Peer-to-Peer Architectures for Federated Search of Complex Digital Libraries
The set of providers of Digital Libraries and services on the Web is growing both in absolute numbers and in terms of diversity. From a user point of view, there should be a single virtual library (``one stop shop'') comprising all relevant sources for their information needs. Peer-to-peer architectures have been effective at integrating large numbers of very simple DLs, for example, for file sharing. This project research will demonstrate the use of peer-to-peer architectures for federated search across large numbers of complex digital libraries that are integrated only very loosely.

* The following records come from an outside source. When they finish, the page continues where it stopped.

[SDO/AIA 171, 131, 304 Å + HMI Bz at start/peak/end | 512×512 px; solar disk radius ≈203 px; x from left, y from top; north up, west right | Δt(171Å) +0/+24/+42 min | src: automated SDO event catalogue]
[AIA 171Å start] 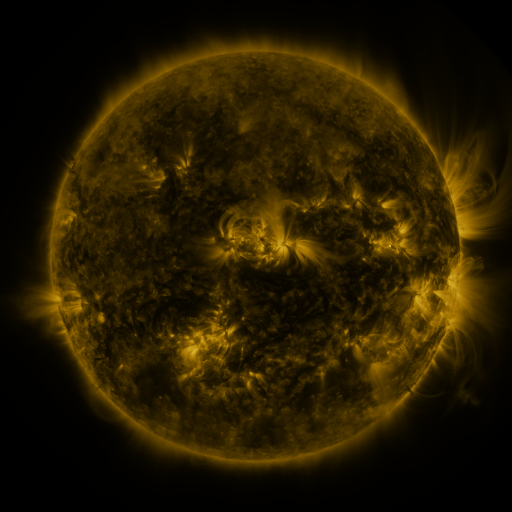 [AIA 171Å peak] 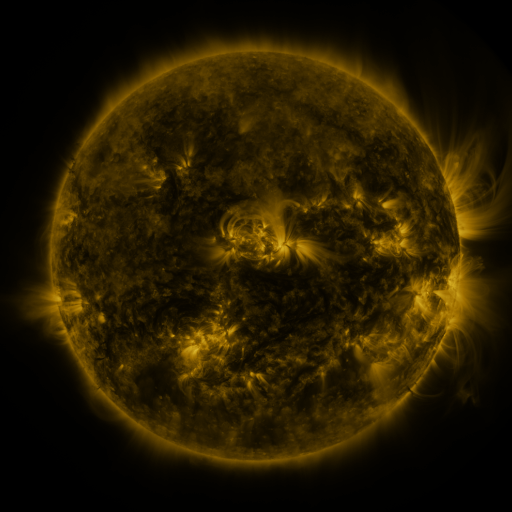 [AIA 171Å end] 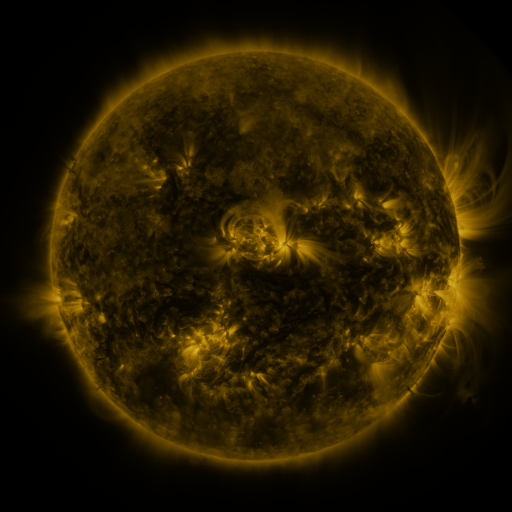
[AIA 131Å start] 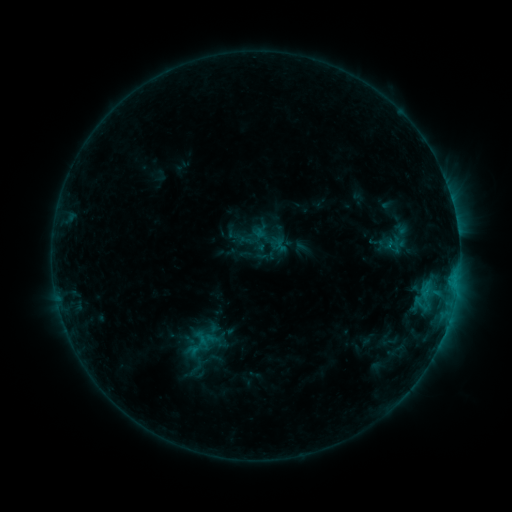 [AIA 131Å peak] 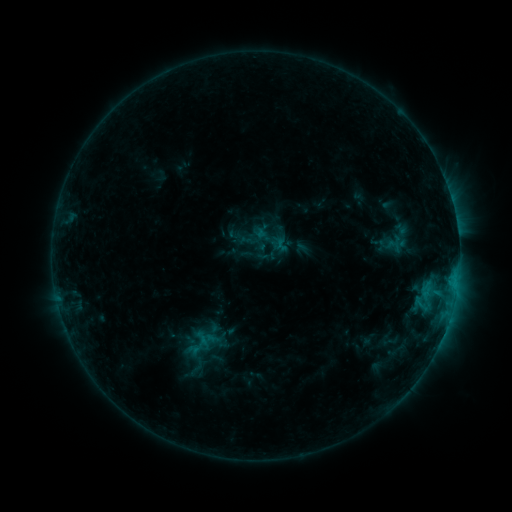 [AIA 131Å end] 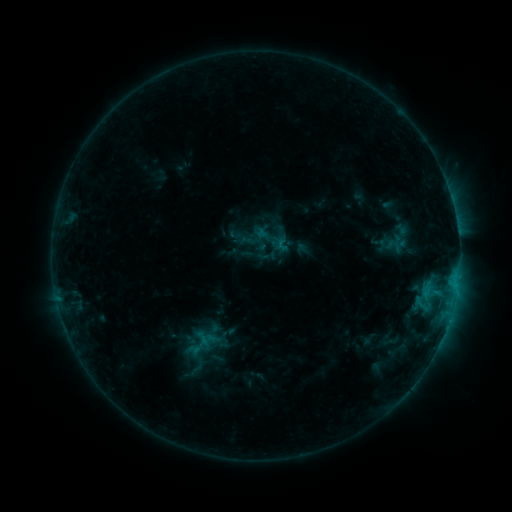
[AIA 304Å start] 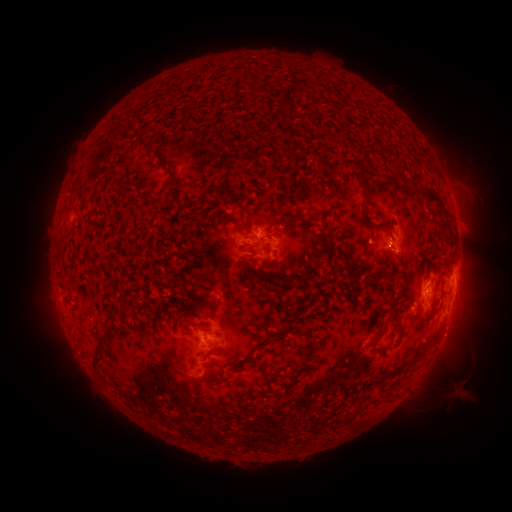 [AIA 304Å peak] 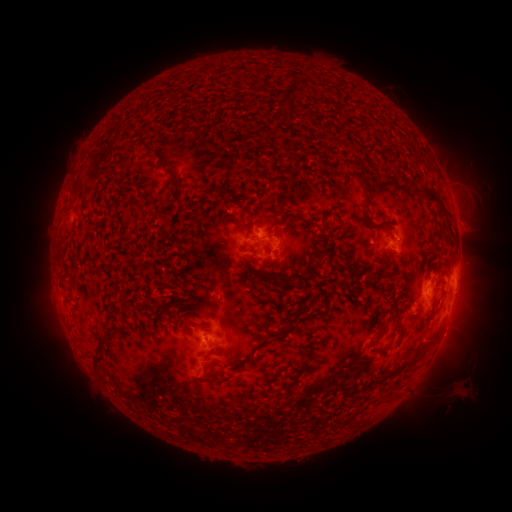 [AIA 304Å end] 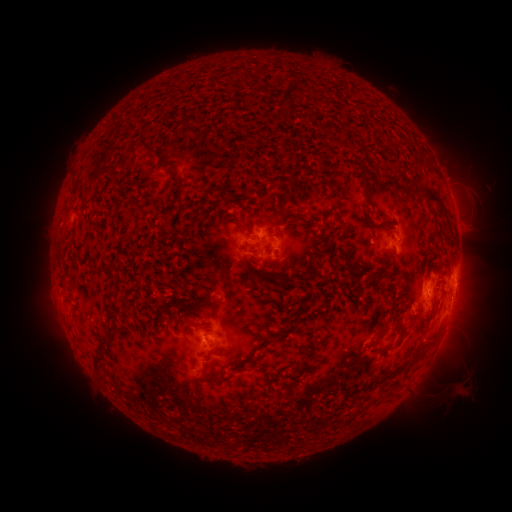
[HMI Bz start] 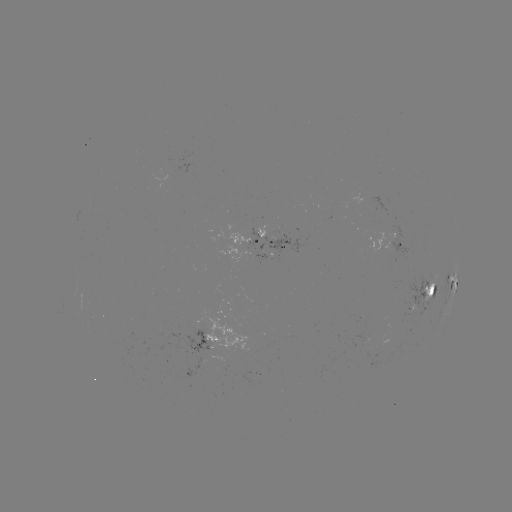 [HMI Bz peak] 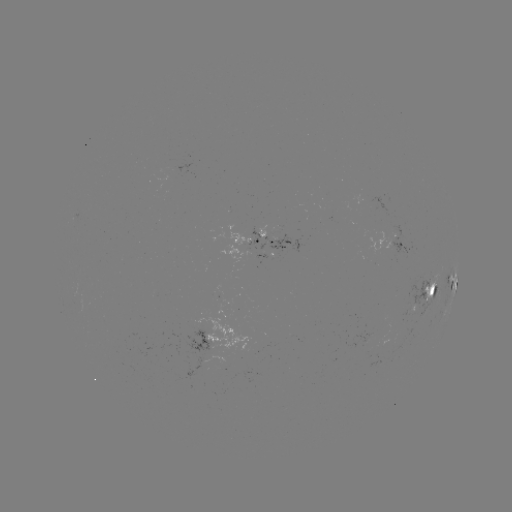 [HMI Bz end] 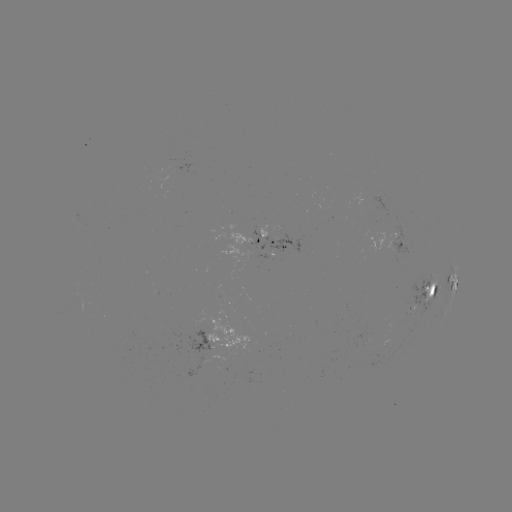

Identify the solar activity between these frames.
nothing was catalogued: no classed flare, no EUV trigger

The project is based on the assumption that it is neither possible nor desirable to enforce homogeneity in a large-scale federation of complex digital libraries. DL providers will differ in terms of their schema used, the quality of the data and their degree of cooperation. We will develop transformation methods that take into account the intrinsic imprecision and vagueness of mappings between different schemas. For this purpose, appropriate methods for describing DL schemas and the (uncertain) mappings between them must be developed.
There is a growing number of Web services that can be used for improving retrieval results from DLs; mapping services help in bridging heterogeneity, and enhancing services provide functions for retrieving additional, relevant documents. We will develop methods for dynamic incorporation of these services into the P2P retrieval system, by developing appropriate methods for both service description and service selection.

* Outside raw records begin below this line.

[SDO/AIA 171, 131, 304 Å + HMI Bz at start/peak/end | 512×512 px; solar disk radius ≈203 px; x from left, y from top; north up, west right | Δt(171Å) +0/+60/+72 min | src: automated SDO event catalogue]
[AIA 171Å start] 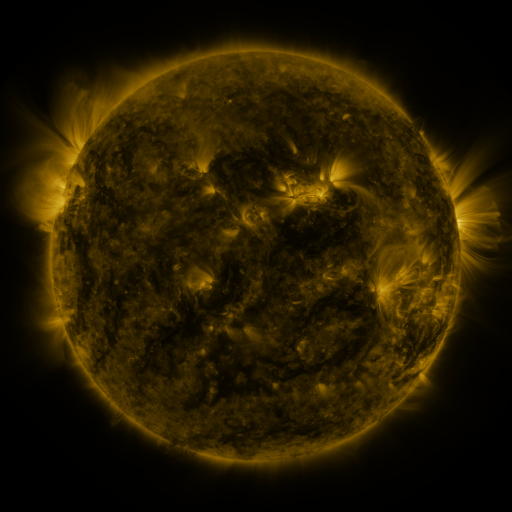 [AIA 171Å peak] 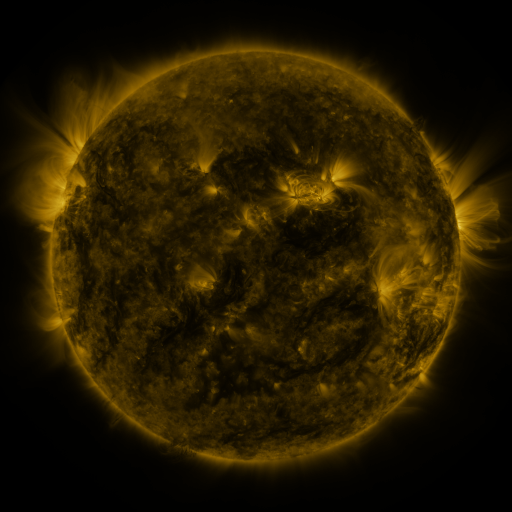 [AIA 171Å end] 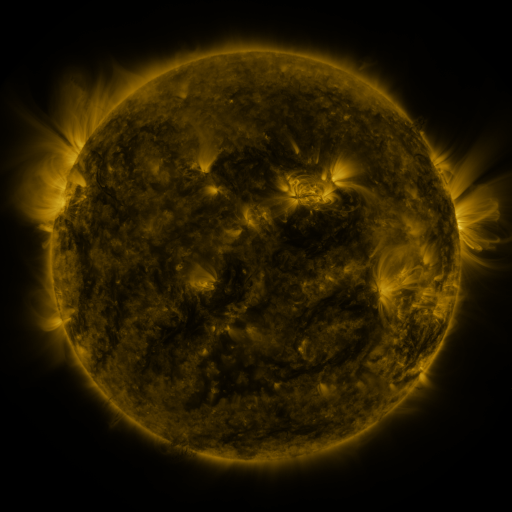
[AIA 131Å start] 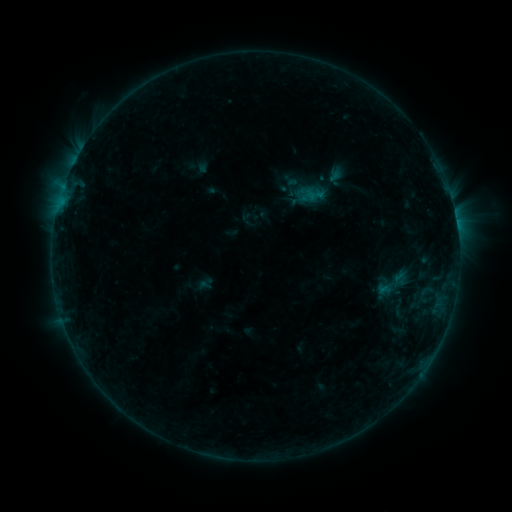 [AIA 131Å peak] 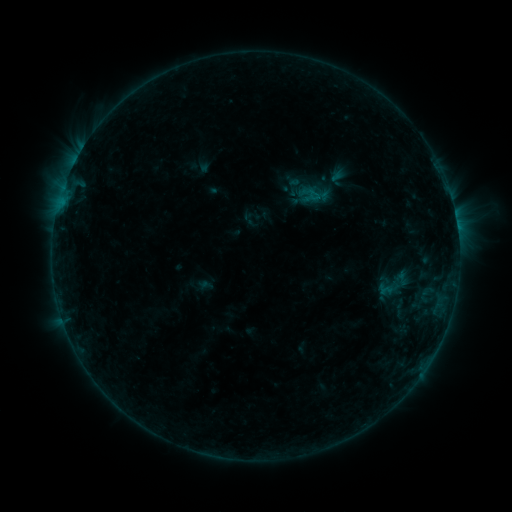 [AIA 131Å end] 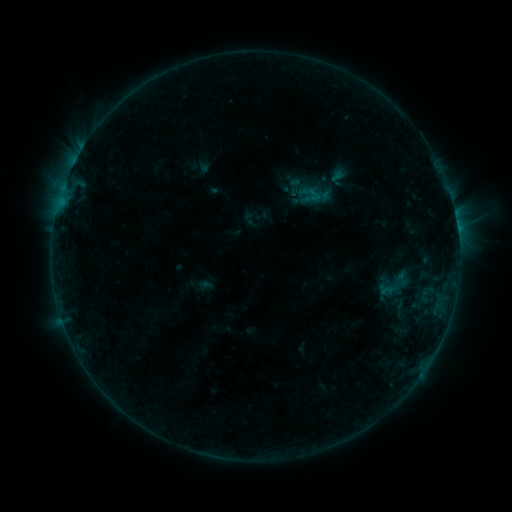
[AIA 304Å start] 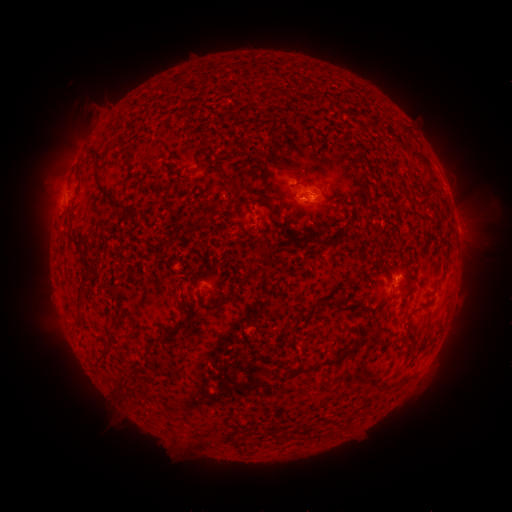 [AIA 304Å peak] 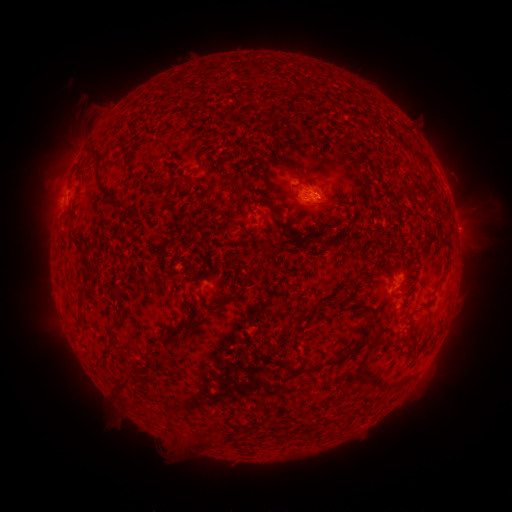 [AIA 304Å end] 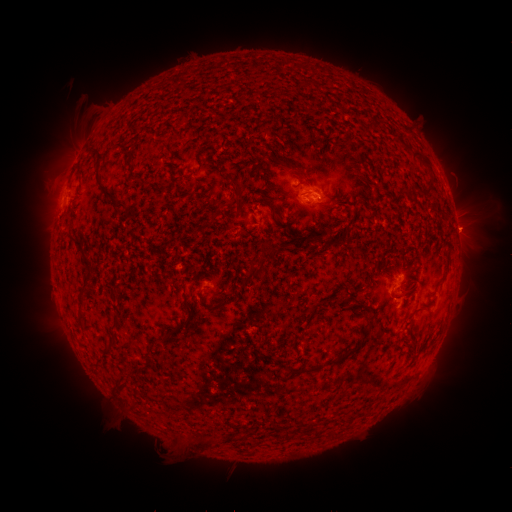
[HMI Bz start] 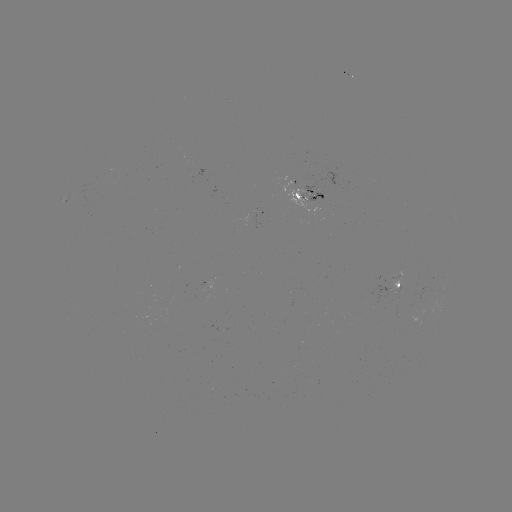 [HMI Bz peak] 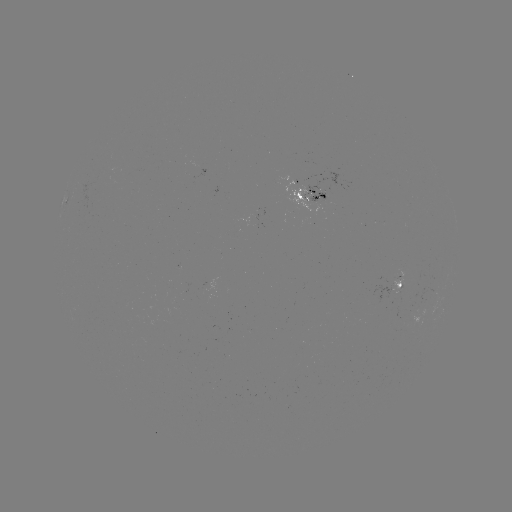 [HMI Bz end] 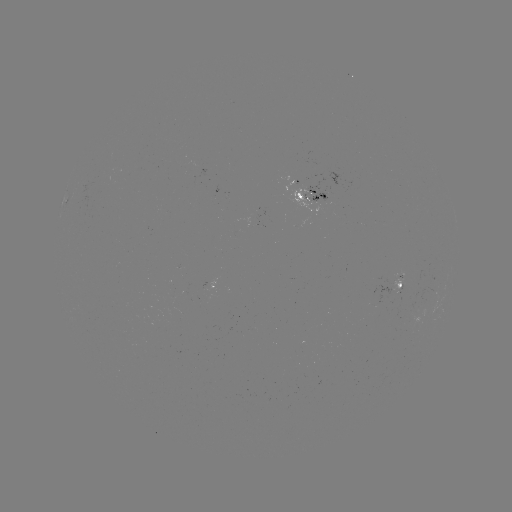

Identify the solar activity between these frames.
emerging-flux region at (387, 292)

Large-scale peer-to-peer networks require routing services so that messages are routed to desired destinations efficiently. We will develop content-based routing services (resource description, resource selection, and data fusion) for peer-to-peer networks. Content-based routing services raise a variety of new issues in the peer-to-peer environment, for example partial representations of DL contents, and a more complex process for deciding whether to satisfy messages locally or route them to another node.
In order to make our implementations of these methods available for other researchers and developers, we will implement all methods by using the JXTA framework, which currently is used by a number of other projects in the DL and peer-to-peer areas.